Jamie Perryman, CEO of So ILL Veggies, said the situation is common in schools. Teachers often create meaningful programs, but when those educators leave, the work can disappear with them. By stepping in, the nonprofit hoped to revive the garden while building something sustainable for students.
School leaders immediately saw the potential. Superintendent Doug Corzine explained that the district welcomed the partnership because it offered both practical help and educational opportunities. “We immediately thought it was a great idea to have the help to clean up everything and make it look nicer,” Corzine said, adding that the real excitement came from the chance “to integrate it with classrooms and have kids involved.”
The nonprofit itself grew out of a long friendship between Perryman and Jacob Miller, the organization’s Chief Operating Officer. Both men grew up in DeSoto, and Miller spent nearly a decade in California running agricultural programs connected to low-income housing communities. When he returned home, the two began talking about bringing similar ideas to Southern Illinois.
“You see a lot of these programs in other parts of the country,” Perryman said, “but we don’t always have those opportunities here in Southern Illinois.”

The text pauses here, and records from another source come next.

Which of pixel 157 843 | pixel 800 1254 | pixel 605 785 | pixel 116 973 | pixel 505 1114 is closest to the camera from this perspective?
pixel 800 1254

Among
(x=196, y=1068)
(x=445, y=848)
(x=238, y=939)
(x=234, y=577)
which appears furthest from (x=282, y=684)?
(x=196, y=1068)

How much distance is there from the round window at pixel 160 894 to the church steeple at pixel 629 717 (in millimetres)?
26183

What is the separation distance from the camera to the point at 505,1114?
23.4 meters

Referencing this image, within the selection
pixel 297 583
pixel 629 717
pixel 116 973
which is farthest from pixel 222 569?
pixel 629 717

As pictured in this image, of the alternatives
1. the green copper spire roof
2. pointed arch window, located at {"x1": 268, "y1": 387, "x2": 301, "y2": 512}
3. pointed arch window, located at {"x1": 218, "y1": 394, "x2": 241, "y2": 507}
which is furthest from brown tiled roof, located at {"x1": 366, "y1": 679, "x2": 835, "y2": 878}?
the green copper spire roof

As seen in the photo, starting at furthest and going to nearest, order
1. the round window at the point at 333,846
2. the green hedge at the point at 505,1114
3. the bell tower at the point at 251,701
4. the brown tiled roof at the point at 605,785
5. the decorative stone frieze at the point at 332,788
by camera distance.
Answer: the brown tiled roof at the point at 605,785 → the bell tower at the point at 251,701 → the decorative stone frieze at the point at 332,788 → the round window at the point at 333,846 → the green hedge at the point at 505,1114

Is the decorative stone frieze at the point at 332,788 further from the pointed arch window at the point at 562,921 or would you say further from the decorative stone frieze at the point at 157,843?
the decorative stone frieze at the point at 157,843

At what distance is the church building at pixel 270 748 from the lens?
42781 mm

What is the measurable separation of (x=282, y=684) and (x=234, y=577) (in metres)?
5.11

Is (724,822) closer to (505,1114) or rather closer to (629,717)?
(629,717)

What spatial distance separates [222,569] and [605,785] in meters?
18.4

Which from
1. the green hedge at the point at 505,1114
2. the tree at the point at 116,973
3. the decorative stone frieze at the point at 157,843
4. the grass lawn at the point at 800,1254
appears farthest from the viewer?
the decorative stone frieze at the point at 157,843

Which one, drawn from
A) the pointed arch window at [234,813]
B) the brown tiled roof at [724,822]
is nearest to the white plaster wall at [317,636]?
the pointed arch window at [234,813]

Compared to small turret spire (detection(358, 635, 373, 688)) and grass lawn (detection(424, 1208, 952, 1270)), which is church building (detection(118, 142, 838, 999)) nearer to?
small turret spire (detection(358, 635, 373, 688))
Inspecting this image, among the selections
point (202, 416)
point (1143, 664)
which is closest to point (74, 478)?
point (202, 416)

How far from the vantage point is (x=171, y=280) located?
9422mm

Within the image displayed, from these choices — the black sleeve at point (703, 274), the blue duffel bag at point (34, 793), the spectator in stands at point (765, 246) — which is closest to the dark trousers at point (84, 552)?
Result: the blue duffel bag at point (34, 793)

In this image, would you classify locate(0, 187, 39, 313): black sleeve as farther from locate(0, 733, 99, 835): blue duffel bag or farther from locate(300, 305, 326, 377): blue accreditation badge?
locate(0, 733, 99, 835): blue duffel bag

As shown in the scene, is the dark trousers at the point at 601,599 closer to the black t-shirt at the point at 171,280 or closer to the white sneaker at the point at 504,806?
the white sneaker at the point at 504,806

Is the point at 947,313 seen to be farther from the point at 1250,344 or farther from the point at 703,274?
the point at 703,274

Today, the garden is already influencing learning across the school. Outside, raised beds allow students to grow vegetables, fruits, and flowers. Inside the building, two special education classrooms maintain indoor garden beds under grow lights so students can grow crops year-round.
Principal Kelly Taylor said the program is reaching more students than many people realize. “This is not just reaching our junior high students,” she explained. “We have programming for third grade and up, our special education classrooms have garden beds in their classrooms, and even some of our younger students have participated.”
One popular activity is called Grow by the Foot. Third- through fifth-grade students are each responsible for a square foot of garden space that they plant, maintain, and harvest themselves. At the end of the growing cycle, students gather for a shared meal featuring vegetables they helped produce.
The school has also introduced an indoor hydroponic grow tower where lettuce and greens are grown for the school’s salad bar and summer meal program. Taylor said the school has “kind of dipped our toe into serving the crops at lunch,” giving students the chance to see their work appear on the menu.
For Miller, the program is ultimately about connection. “The most important thing for us is getting kids in the soil and connected with their food,” he explained.
The program continues to expand. A junior high garden club will soon help manage the school’s greenhouse and assist with garden projects across the building. The greenhouse itself was made possible through support from the school’s PTO and education foundation, while seeds and supplies have come from donations and local partners, including the Jackson County Farm Bureau.
Looking ahead, the district is thinking even bigger. The school recently purchased thirteen acres of farmland next to the campus, land that could eventually expand the garden program and possibly support a community garden.
For Perryman, the work is about restoring knowledge that once came naturally through families and communities. “These are lessons that used to be passed down from parents and grandparents,” he said, noting that many children today are disconnected from how food is grown.
Miller believes the goal is simple: help students leave school with practical knowledge and confidence. “The long-term vision is that every student who goes through our programming leaves empowered and with the skill set to grow their own food,” he said.
Those interested in learning more about the nonprofit can visit https://soillveggies.org/. Updates and photos of the garden program can also be found on the DeSoto school district’s Facebook page.
For the students planting seeds, harvesting vegetables, and discovering the science of growing food, the lessons in DeSoto’s garden are already taking root—one plant, and one young gardener, at a time.